Jonathan Franzen

From "Crossroads" - Jonathan Franzen

“As she sat with him now and received the word of God, muted but not defeated by Dwight Haefle’s delivery of it, she wondered what the purpose of a person’s life was. Almost everything in life was vanity—success a vanity, privilege a vanity, Europe a vanity, beauty a vanity. When you stripped away the vanity and stood alone before God, what was left? Only loving your neighbor as yourself. Only worshipping the Lord, Sunday after Sunday. Even if you lived for eighty years, the duration of a life was infinitesimal, your eighty years of Sundays were over in a blink. Life had no length; only in depth was there salvation.”

- Jonathan Franzen

On the sadness of Easter, from "Crossroads"
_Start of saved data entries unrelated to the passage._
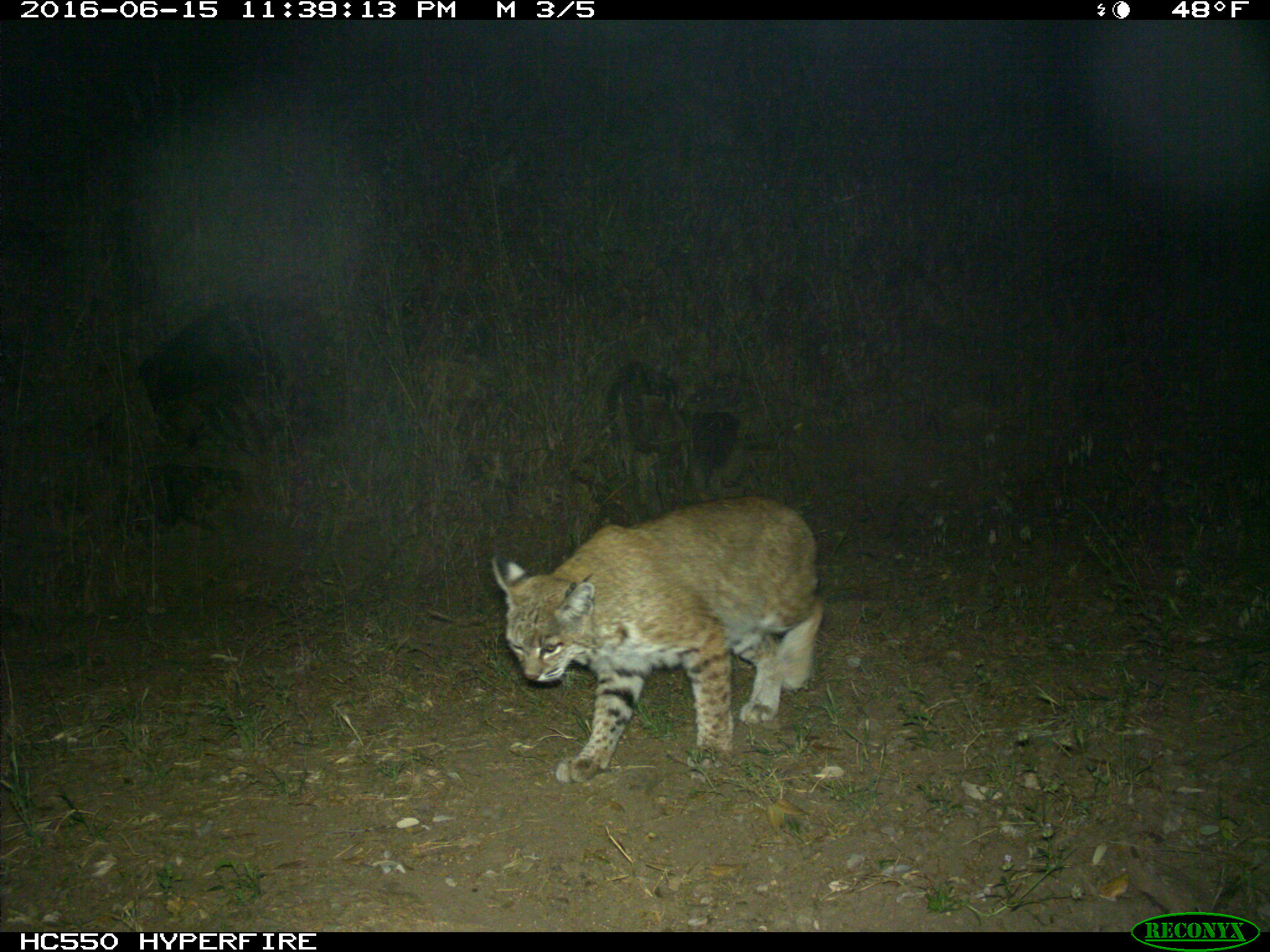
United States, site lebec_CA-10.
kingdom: Animalia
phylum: Chordata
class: Mammalia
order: Carnivora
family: Felidae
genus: Lynx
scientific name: Lynx rufus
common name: bobcat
Lynx rufus (bobcat).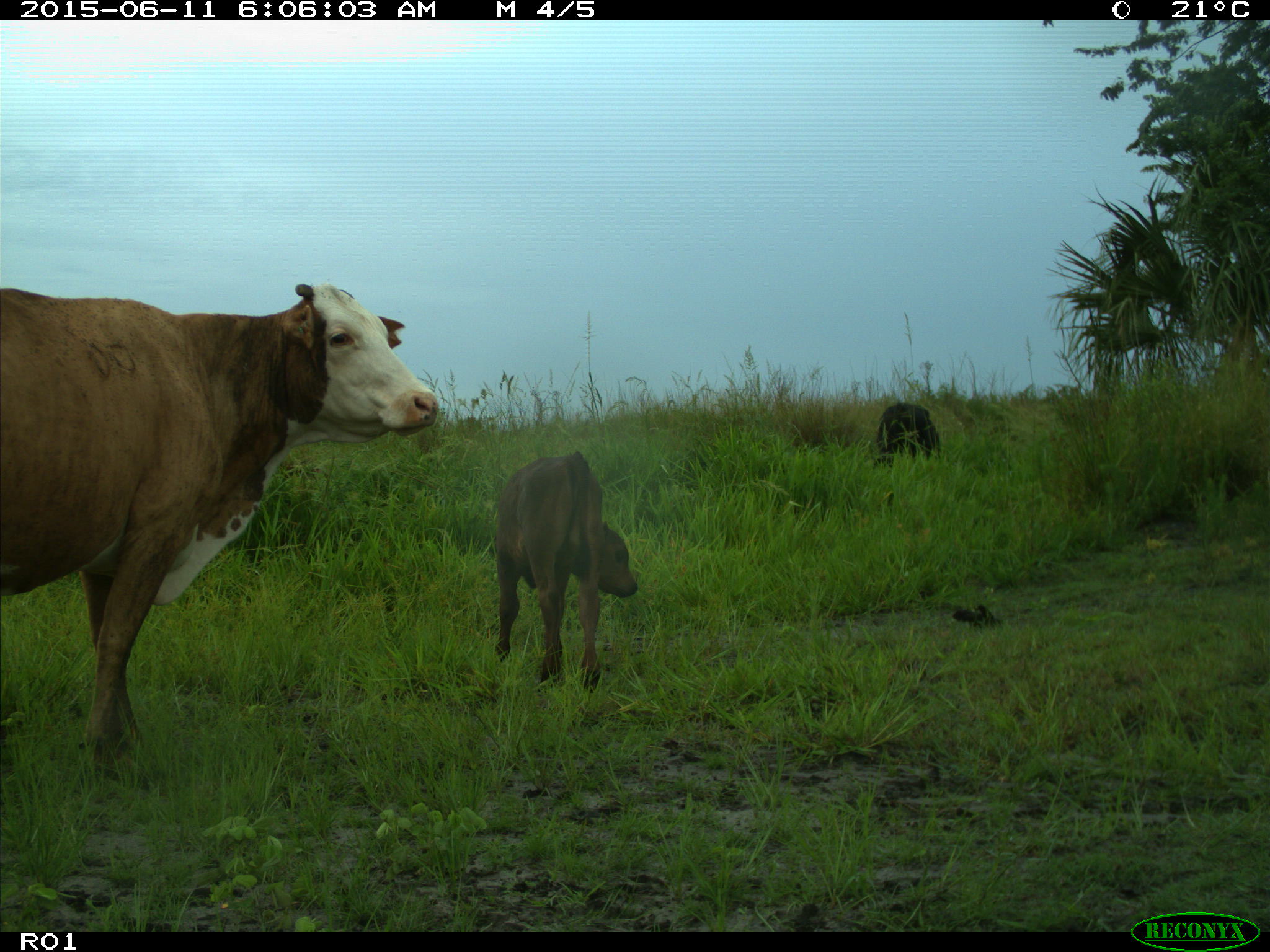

Into Russ’s throat came the sadness of life’s brevity, the sadness of the sunless hour, the sadness of Easter. God was telling him very clearly what to do. He had to stay in Many Farms, where Keith had lived since 1960, so he could visit Keith and keep an eye on Perry. In light of Keith’s condition, his wish to enjoy sex with a person not Marion seemed even more trivial, and he’d been insane to imagine it happening in Arizona. He’d let himself forget how bleak the reservation was in late winter, how demanding it was to lead a work camp. 

And yet, when he thought of doing God’s will, at the cost of his week with Frances on the mesa, he felt unbearably sorry for himself. It was strange that self-pity wasn’t on the list of deadly sins; none was deadlier.